BEGIN PAGE EXCERPT

Residents at QPP have flagged that building mechanical systems required replacement just three years after completion. Early infrastructure failures tend to increase service charges over time as reserve funds are drawn down. Ask to see the last three years of service charge accounts for either property before committing.
Build Quality and Cladding
Queens Park Place was built by Bouygues UK and completed in 2016 as part of the wider South Kilburn regeneration. It scored 4.63 out of 5 on HomeViews from 19 resident reviews, which is strong. Design and location scored well. The lowest score was value, at 4.1 out of 5.
Two issues have surfaced. The building was affected by cladding concerns, which slowed resales and required remediation managed by JAR Residential. This has reportedly been resolved, but the episode created mortgage and insurance complications for affected leaseholders. Second, mechanical systems needed replacement just three years post-completion, suggesting either specification or installation shortcomings.
QPP is also adjacent to the West Coast Mainline and Overground railway tracks. Multiple residents cite train noise as noticeable, particularly with windows open. The Avenue, set further from the railway on a wide residential street, does not share this exposure.
Where Queens Park Place Wins
Fair comparison means acknowledging the other side.
- 24/7 concierge. Real staff, all day and all night. Parcel collection, visitor management, overnight security. The Avenue does not have this.
- Location on Salusbury Road. QPP sits directly opposite Queen's Park station and steps from the farmers' market. The Avenue is closer to Brondesbury Park station but a 12-minute walk from Salusbury Road.
- Lower entry price. A standard QPP 2-bed starts around £650,000. For buyers whose budget sits below £750k, QPP is reachable. The Avenue is not.

END PAGE EXCERPT

SET PROBLEM A:
According to the Queens Park Place comparison, which company built Queens Park Place?
SET PROBLEM B:
Summarize the Queens Park Place comparison in two sentences.
SET PROBLEM C:
Write a continuation of the Queens Park Place comparison, starting after its final sentence.

BEGIN GIVEN ENTRIES

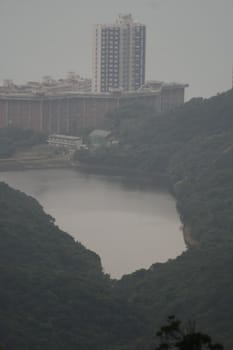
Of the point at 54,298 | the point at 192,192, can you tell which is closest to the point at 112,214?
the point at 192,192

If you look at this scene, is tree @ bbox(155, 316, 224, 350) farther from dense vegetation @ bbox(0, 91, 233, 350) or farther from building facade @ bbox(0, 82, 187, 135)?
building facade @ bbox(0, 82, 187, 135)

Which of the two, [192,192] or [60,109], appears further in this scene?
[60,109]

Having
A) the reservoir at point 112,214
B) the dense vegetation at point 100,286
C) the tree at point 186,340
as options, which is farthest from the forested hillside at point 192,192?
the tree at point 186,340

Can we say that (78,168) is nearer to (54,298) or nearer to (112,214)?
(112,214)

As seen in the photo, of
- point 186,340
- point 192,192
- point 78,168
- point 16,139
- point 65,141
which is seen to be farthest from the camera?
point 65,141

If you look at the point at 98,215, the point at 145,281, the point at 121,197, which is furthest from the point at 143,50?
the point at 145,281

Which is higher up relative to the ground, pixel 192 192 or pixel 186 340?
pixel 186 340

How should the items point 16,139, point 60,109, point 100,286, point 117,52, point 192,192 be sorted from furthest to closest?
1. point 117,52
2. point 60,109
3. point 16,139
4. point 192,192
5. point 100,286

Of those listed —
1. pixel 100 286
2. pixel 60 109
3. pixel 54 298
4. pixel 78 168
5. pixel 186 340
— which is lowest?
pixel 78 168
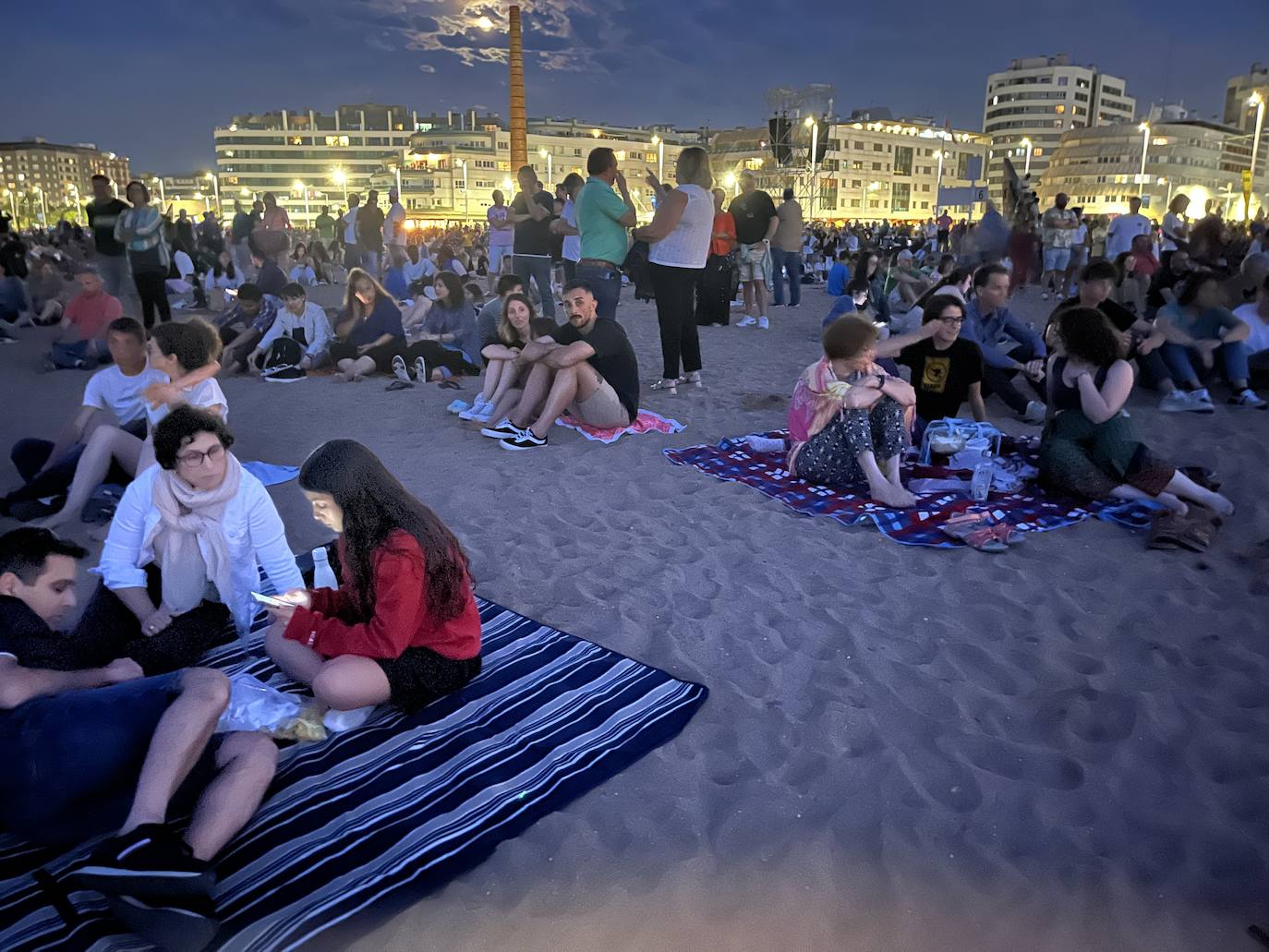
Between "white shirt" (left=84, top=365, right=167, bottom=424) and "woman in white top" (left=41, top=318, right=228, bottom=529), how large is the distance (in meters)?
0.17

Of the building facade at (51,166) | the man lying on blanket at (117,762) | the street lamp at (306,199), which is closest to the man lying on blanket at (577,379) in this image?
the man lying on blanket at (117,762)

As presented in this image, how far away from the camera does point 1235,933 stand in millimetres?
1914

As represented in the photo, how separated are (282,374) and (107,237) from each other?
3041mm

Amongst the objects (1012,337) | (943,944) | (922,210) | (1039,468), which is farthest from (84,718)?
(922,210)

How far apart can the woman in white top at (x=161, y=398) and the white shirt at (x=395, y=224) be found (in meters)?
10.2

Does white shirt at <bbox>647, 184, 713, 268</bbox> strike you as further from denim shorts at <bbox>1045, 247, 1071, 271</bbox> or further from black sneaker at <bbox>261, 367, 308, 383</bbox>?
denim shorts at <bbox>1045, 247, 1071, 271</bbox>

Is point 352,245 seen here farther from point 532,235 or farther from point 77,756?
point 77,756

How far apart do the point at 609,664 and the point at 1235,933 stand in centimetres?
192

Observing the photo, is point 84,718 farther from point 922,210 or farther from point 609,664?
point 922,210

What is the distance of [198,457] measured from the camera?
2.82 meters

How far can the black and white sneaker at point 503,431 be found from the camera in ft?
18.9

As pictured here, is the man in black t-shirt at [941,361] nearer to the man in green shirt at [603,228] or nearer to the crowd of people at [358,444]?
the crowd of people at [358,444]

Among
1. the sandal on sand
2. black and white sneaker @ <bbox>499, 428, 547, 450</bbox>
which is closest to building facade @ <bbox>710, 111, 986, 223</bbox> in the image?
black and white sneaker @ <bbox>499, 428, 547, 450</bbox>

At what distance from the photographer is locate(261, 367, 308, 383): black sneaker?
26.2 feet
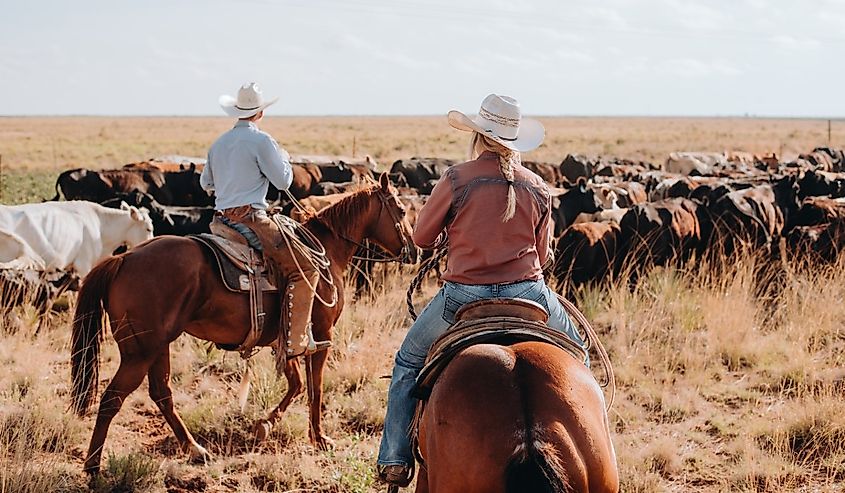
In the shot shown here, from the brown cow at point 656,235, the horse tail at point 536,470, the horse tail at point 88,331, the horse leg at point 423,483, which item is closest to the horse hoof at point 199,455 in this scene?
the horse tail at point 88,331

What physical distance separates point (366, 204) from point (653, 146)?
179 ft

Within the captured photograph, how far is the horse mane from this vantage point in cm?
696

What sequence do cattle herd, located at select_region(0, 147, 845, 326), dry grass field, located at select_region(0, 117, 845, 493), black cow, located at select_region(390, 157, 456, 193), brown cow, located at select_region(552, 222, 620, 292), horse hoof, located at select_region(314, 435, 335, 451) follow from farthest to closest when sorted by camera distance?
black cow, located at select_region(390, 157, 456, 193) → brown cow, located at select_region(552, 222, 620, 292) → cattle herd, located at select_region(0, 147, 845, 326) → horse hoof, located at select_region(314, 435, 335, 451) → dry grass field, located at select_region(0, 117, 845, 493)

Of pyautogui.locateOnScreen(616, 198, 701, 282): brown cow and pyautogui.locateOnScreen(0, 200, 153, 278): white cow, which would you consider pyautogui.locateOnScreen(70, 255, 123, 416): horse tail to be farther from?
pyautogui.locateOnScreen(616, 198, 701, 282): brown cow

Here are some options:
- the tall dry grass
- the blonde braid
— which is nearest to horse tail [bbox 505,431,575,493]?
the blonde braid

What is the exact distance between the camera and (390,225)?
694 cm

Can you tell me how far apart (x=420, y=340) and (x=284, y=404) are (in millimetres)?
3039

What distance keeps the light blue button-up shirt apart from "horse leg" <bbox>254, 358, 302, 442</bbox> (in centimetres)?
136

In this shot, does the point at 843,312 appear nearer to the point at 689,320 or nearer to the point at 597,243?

END GIVEN ENTRIES

RESPONSE A:
Bouygues UK built it.

RESPONSE B:
Queens Park Place, completed in 2016, scores well with residents but has had cladding remediation, mechanical systems replaced three years after completion, and noticeable train noise from the adjacent railway, which The Avenue does not face. In its favor, it offers a 24/7 concierge, a site opposite Queen's Park station on Salusbury Road, and a lower entry price, with 2-beds starting around £650,000.

RESPONSE C:
- M&S Simply Food on site. A convenience that matters when you want milk at 8pm and don't want to walk to Kilburn.
- Building scale. 144 units means a larger community and, typically, a more resilient management structure with a bigger sinking fund.
The Honest Comparison
These two properties serve different buyers. QPP works for professionals and couples who want a well-located 2-bed with a concierge, don't need parking, and are buying below £800k. The Avenue works for families and upsizers who need three bedrooms, want outdoor space and a car, and are buying in the £1m–£1.5m range.
Where the comparison is direct — price per square foot, lease length, outdoor space, parking provision, resale trajectory — the data favours The Avenue. That is not a subjective assessment. £770 per sq ft is less than £796. A 990-year lease is longer than 250 years. Two terraces provide more outdoor space than a balcony. Underground parking with an EV charger is better provision than limited spaces sold separately. Land Registry sales show capital decline at QPP.
The concierge is the one area where QPP provides something The Avenue genuinely cannot match. Whether that is worth the trade-offs depends on your priorities. Most families with children would take the third bedroom. Most professionals without children might take the concierge. Both are valid. But if you are comparing on the numbers, the numbers are clear.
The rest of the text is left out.